La crise qui couve à l’intérieur du Syndicat National des Journalistes Tunisiens à la suite de la publication du rapport 2009 sur l’état de la liberté d’expression en Tunisie, est le signe patent de l’existence d’un épais paradoxe qui perdure depuis l’aube de l’indépendance et qui prend plus de relief aujourd’hui. En effet, le sentiment qui imprègne bon nombre de journalistes et qui les pousse à vouloir s’affranchir de la mainmise pesante du pouvoir politique bute à chaque fois sur la volonté étatique à contrer toute tentative d’autonomisation de la profession. Ce paradoxe est toujours latent, et il se cristallise davantage quand les revendications démocratiques exprimées par une partie de la profession deviennent plus évidentes. En effet, des signes révélateurs de ces dernières années montrent que les journalistes sont plus que décidés à délimiter leur territoire professionnel en défendant leurs spécificités et en dénonçant les interférences nombreuses venues de l’extérieur de leur profession.
Déjà, et à trois reprises, des journalistes du quotidien gouvernemental La Presse avaient tenu à rendre publique une liste de griefs à l’adresse de leur direction, en mettant au grand jour les brimades, les conditions déplorables, les abus de pouvoir… qu’ils subissent dans leur travail, au quotidien. Deux ans auparavant, la métamorphose de l’AJT en SNJT avait créé de grands espoirs parmi les journalistes et plusieurs indices laissaient déjà transparaître cette ferme volonté à vouloir s’affranchir de toute tutelle et surtout, à réhabiliter cette profession laissée pour compte. Le 4 mai dernier, au lendemain de la journée mondiale de la liberté de la presse, le SNJT rendait public son rapport sur l’état de la liberté d’expression dans le pays, et celui-ci se distingue par sa consistance, son exhaustivité et, surtout, par son absence de complaisance.
Et nous apprenons de même que dans des entreprises privées, des journalistes sont résolus aussi à faire entendre leur voix face à des propriétaires souvent peu scrupuleux à l’égard de la déontologie et des principes professionnels. Rapports, pétitions, déclarations circulent sur Internet et mettent en avant la volonté des journalistes à vouloir émerger comme des acteurs à part entière dans un champ médiatique où l’emprise du pouvoir et l’appât du gain facile priment souvent. A cet effet, ils recourent à tous les moyens possibles pour faire entendre leurs doléances et pour crier leur soif d’autonomie et de liberté.

------------------------------------

Prolongez l'article sur la crise au sein du Syndicat national des journalistes tunisiens en reprenant juste après sa dernière phrase. La liste qui suit est un matériau indépendant de l'article.

------------------------------------

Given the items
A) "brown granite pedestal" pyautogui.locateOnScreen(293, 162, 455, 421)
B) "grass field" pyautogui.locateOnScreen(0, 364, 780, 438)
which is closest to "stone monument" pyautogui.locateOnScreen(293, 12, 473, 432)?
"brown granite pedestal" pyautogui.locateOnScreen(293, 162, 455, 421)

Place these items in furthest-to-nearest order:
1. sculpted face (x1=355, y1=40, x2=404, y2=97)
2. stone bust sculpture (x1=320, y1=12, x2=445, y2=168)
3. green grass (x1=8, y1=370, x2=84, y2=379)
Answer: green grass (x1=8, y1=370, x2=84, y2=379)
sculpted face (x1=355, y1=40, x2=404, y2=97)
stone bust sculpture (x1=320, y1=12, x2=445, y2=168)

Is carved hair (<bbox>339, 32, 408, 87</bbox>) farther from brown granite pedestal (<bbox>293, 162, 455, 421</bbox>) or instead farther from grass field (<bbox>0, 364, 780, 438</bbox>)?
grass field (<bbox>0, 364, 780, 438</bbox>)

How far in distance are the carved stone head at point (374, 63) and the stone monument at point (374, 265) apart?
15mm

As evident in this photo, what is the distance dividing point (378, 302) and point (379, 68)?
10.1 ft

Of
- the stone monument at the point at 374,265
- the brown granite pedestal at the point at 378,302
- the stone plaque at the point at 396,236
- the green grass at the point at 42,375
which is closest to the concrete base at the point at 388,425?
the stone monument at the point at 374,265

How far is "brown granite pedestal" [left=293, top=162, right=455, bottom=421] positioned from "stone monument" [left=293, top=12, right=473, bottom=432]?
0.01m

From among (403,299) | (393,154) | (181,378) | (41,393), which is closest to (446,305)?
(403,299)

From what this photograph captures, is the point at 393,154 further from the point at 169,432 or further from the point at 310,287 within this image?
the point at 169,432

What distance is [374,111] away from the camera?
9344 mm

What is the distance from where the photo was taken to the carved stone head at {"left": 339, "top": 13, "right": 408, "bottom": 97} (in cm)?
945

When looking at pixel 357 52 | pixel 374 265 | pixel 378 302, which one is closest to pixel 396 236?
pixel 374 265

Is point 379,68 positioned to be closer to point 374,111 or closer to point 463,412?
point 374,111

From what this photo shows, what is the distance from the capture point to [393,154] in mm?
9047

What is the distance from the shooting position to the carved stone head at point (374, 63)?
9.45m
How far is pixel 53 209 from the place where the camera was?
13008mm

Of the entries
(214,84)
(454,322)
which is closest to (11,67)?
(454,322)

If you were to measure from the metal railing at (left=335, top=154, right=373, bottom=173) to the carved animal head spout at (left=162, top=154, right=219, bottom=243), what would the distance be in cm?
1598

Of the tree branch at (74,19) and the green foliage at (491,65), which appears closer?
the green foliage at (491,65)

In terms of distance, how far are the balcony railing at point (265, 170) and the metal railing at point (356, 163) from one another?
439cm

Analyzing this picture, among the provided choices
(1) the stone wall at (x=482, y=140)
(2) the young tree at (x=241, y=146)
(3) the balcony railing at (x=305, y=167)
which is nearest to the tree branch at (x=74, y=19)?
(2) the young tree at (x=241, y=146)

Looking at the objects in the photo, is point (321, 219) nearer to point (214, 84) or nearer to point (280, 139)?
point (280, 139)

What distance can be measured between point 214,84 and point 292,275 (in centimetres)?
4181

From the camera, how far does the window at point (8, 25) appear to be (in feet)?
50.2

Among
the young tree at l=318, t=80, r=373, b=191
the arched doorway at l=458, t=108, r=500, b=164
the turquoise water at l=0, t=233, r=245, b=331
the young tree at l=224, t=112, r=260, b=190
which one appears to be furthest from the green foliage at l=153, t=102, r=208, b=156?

------------------------------------

→ **RÉSULTAT**:
Face à la prise de conscience de la profession, certains responsables zélés cherchent à semer la discorde parmi les journalistes : des membres démissionnent du bureau du SNJT avec l’intention de provoquer un congrès électif avant l’heure, des campagnes de presse sont orchestrées contre des responsables du syndicat, des contre rapports sont rédigés, mais pour convaincre qui ?… Que de réactions totalement anachroniques et incongrues qui nous rappellent bien d’autres situations… et qui montrent, que les vieux réflexes autoritaires ont encore la vie dure chez nous ! Mais, dans ce bras de fer qui oppose les journalistes aux responsables et patrons d’un autre temps, l’attitude des militants des droits de l’homme et ceux de l’opposition confondue doit être sans faille. Notre solidarité unanime et sans appel en faveur du bureau actuel du SNJT doit être totale car le combat des journalistes pour leur liberté et la dignité de la profession est aussi celui pour la démocratisation du pays et pour la reconnaissance de nos droits citoyens.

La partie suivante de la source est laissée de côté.